Niue

We had a really good passage to Niue and we were delighted tobe able to pick up the last available mooring. The best mooring of the trip, really well maintained and with great reflective strips on the buoy so that night entry would be easy. Unusually they have a derrick and you lift your tender out of the water. It takes a bit of time (kids love the opportunity of using a piece of heavy machinery) but you can go out for the day completely carefree and sandless.
 
 
Niue yacht club provides a very warm welcome and serves yummy ice cream. The island was nicknamed the savage island by Captain Cook who turned up to trade trinkets and the locals told him to take a hike assisted by some spear throwing. The Niueans insist the unfriendly reception was simply a traditional challenge.
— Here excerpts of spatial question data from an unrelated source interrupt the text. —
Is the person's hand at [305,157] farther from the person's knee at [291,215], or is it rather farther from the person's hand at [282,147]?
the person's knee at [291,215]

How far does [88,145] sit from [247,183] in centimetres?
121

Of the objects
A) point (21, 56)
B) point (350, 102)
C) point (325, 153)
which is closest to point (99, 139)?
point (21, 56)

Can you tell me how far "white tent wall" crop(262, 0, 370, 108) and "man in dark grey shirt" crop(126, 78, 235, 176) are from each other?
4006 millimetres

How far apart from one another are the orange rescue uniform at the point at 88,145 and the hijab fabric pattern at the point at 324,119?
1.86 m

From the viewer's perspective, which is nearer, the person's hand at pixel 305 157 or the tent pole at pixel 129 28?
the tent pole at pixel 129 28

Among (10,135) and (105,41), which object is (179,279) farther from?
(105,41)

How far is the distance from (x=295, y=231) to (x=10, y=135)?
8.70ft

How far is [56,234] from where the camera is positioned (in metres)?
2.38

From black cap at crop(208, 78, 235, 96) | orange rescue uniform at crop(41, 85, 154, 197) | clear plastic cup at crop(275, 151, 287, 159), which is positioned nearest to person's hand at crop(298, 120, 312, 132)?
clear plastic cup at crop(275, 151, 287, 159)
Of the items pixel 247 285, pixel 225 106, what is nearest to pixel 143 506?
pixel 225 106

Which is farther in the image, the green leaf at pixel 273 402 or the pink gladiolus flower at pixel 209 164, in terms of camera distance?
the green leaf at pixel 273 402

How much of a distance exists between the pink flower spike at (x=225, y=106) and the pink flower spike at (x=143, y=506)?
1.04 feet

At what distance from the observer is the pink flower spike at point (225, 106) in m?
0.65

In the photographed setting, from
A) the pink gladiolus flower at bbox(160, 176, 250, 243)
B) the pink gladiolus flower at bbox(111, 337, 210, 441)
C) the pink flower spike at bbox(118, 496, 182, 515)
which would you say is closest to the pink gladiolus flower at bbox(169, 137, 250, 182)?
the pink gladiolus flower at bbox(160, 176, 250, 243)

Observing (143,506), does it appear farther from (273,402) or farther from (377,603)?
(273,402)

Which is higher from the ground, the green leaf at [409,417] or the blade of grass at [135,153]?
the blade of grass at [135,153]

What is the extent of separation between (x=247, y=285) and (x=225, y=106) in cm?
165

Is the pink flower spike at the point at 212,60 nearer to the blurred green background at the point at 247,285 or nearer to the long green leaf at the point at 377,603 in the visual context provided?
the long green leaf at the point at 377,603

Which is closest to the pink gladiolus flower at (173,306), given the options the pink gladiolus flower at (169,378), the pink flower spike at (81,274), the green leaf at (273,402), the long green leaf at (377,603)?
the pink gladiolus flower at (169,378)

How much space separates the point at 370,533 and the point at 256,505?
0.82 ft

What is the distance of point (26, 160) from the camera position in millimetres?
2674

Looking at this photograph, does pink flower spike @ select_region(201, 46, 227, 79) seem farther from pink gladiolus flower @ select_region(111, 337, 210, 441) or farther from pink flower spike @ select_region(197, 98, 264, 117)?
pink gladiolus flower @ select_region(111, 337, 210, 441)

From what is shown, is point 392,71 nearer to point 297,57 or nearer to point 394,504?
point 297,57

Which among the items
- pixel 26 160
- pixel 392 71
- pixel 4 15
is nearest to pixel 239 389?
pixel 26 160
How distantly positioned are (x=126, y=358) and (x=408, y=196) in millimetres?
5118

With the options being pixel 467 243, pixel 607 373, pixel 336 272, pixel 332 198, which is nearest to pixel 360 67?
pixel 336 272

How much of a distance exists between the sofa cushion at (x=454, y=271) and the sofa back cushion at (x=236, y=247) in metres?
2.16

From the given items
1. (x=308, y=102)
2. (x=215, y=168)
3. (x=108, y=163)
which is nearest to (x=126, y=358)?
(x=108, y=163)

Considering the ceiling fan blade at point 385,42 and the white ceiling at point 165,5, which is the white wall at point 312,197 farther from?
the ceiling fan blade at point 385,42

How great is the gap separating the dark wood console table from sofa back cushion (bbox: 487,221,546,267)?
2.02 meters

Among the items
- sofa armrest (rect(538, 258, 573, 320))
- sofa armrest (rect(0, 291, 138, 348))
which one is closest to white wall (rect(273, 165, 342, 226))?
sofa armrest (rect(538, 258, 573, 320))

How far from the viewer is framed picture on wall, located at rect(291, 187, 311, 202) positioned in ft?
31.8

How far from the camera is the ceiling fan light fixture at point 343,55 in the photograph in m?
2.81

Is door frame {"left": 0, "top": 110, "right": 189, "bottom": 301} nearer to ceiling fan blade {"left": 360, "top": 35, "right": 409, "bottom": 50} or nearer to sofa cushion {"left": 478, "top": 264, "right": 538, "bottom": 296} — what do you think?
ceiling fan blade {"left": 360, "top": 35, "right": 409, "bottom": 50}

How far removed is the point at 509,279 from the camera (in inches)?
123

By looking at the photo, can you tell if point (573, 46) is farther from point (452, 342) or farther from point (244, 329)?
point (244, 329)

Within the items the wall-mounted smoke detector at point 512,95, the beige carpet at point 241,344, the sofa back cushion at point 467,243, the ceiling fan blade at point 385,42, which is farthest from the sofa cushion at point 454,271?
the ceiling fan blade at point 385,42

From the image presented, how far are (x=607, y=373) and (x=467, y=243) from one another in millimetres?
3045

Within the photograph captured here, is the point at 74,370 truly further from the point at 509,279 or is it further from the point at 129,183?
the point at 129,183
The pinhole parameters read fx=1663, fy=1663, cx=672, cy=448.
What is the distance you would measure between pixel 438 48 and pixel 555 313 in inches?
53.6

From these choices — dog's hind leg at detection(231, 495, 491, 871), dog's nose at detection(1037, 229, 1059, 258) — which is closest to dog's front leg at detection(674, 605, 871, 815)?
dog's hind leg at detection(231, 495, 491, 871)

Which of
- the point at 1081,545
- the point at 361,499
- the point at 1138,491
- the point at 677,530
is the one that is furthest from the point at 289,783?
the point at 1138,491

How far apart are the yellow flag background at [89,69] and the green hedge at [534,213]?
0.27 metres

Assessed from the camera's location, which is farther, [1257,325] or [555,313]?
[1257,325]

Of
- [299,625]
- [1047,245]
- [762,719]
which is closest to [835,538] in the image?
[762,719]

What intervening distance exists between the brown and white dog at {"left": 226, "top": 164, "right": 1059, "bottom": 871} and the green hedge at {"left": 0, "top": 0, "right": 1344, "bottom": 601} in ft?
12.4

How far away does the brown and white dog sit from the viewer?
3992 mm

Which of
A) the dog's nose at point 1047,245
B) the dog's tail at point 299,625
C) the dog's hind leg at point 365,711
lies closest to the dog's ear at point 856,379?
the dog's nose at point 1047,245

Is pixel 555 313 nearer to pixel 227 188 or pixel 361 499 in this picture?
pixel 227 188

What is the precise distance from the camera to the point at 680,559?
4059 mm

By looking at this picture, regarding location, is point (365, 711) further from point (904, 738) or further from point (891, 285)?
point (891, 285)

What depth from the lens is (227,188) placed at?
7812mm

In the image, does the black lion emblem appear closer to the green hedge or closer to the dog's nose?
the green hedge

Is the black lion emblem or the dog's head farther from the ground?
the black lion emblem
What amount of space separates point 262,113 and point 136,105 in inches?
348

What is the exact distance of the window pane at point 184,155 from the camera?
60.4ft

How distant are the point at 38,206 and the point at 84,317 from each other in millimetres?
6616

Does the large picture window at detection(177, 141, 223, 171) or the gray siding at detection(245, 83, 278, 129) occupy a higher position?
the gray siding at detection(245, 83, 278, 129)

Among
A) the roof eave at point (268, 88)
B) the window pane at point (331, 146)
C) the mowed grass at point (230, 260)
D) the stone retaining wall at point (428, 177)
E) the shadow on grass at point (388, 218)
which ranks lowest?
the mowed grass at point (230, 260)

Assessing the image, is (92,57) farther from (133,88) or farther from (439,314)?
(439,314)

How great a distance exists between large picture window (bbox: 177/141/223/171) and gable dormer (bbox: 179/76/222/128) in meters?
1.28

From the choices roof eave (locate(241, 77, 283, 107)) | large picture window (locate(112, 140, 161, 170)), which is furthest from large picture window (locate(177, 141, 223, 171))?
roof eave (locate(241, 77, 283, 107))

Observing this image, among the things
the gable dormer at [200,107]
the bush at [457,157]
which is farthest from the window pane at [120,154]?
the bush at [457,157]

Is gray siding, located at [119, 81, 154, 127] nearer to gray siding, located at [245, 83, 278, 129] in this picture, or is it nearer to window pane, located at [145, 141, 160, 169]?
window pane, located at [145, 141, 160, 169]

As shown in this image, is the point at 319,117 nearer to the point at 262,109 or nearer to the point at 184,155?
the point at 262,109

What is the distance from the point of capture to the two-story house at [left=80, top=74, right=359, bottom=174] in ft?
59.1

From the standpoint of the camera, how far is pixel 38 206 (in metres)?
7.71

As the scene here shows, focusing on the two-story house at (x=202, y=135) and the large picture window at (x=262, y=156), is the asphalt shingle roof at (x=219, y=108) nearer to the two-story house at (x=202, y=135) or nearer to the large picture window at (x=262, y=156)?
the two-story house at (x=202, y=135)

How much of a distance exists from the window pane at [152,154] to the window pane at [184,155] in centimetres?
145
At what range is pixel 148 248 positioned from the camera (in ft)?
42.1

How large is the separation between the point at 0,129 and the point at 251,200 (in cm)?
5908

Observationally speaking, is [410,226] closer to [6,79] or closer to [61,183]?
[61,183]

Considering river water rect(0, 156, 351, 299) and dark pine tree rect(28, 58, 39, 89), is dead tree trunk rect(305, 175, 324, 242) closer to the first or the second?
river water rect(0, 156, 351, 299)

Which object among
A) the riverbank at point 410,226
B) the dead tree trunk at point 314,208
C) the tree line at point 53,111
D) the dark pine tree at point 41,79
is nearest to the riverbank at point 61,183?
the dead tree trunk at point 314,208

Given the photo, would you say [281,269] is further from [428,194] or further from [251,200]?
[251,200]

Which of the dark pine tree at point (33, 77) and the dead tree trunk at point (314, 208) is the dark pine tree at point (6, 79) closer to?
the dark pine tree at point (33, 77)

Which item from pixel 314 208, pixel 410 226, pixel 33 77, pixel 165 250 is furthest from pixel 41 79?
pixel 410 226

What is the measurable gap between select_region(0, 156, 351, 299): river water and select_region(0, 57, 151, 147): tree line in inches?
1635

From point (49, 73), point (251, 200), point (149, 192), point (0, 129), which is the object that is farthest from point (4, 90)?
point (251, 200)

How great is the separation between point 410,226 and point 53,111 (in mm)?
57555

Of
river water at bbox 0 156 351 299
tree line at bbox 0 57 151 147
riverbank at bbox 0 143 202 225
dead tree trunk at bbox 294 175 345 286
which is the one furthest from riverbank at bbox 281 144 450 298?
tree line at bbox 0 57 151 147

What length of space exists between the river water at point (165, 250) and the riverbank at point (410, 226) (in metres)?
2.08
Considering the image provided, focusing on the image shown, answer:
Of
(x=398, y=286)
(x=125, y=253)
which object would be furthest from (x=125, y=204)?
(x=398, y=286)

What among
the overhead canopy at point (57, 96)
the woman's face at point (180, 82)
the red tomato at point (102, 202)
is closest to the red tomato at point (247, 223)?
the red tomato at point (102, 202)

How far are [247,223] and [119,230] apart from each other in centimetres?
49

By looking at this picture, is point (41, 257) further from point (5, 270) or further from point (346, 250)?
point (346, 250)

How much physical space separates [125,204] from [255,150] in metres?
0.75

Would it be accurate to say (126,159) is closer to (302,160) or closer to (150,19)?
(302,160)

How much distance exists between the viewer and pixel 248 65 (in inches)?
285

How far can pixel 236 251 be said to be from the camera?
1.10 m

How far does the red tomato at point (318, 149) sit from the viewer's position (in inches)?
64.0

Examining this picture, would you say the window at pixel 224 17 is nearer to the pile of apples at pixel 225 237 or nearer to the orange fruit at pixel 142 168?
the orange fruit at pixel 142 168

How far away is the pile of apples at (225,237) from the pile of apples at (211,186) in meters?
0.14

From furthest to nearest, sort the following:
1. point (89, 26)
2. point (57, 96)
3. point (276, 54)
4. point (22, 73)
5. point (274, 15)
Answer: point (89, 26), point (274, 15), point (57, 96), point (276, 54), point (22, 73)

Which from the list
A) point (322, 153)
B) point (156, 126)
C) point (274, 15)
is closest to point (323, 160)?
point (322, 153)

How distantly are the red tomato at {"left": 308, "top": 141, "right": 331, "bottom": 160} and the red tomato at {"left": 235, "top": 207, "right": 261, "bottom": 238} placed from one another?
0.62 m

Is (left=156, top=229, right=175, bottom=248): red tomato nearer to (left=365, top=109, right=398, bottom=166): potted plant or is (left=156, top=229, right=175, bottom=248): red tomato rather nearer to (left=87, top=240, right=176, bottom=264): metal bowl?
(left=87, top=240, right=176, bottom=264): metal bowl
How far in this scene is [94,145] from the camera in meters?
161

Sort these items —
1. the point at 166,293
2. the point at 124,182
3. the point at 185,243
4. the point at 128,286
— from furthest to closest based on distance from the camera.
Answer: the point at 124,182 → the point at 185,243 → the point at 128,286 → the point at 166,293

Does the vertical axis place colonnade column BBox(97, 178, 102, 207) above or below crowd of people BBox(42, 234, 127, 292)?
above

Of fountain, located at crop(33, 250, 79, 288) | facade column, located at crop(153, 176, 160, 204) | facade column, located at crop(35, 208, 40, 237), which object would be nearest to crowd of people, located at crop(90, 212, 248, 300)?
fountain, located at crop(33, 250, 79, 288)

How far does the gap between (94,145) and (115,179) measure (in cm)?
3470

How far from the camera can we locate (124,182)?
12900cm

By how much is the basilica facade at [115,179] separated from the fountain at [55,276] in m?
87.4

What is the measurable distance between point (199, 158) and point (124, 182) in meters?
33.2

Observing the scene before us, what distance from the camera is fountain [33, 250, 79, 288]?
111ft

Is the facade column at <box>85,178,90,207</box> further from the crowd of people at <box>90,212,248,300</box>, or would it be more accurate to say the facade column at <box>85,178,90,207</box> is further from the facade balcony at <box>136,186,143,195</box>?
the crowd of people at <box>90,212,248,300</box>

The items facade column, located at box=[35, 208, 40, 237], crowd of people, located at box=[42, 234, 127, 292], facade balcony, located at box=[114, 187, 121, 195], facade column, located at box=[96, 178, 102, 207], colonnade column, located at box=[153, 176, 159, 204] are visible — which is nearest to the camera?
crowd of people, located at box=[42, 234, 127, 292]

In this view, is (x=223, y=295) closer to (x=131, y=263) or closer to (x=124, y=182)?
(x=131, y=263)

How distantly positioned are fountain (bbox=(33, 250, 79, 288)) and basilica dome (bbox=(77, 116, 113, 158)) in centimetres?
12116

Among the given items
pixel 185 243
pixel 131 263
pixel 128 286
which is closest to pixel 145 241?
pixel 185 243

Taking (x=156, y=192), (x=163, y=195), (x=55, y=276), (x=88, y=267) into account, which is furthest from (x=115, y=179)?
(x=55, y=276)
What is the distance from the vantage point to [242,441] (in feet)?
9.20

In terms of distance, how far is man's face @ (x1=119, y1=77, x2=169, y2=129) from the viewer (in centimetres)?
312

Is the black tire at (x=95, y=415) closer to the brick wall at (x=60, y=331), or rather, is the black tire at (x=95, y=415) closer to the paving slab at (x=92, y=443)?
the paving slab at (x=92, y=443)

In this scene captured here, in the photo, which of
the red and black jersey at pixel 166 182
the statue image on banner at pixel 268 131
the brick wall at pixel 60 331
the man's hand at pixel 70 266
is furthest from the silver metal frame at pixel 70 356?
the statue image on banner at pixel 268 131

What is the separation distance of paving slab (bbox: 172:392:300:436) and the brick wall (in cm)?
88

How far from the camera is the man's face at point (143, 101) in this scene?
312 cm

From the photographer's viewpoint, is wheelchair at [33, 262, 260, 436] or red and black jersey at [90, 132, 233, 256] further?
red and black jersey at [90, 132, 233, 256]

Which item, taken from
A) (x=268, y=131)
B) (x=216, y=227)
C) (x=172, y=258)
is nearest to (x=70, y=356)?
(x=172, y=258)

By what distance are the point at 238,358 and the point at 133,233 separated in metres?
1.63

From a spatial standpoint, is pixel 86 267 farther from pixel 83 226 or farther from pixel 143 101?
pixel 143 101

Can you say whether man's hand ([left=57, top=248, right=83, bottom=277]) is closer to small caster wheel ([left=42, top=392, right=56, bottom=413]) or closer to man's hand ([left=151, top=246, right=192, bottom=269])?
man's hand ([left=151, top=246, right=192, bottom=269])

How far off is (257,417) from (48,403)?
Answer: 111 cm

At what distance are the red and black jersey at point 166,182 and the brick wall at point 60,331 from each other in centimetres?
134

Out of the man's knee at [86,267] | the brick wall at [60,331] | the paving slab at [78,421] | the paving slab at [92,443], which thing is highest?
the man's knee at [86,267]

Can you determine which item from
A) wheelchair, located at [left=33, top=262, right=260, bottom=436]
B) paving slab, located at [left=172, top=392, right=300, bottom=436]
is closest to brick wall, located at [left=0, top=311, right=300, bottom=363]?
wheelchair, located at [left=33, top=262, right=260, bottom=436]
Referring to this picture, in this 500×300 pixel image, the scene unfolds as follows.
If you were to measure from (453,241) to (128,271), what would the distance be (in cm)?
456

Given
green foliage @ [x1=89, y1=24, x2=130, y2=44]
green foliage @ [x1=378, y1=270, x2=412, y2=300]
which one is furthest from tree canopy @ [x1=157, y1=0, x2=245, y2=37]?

The island has about 100 tourist beds so the yachties are often up to a third of the total visitor numbers.
 
The island is amazing. The east coast is very rough.
 
 
 
 
This ladder is down to a sandy beach in a chasm in massive volcanic rock pinnacles - truly spectacular, impossible to do justice to it in a photograph.
 
 
 
The Royal Pool was typical of the fresh- and salt-water pools. The top layer is cold and blurry, underneath the water is warm and clear. All the pools are this strange combination of halo-and thermo-clines.
 
 
 
Everything about this island is a little strange and unusual.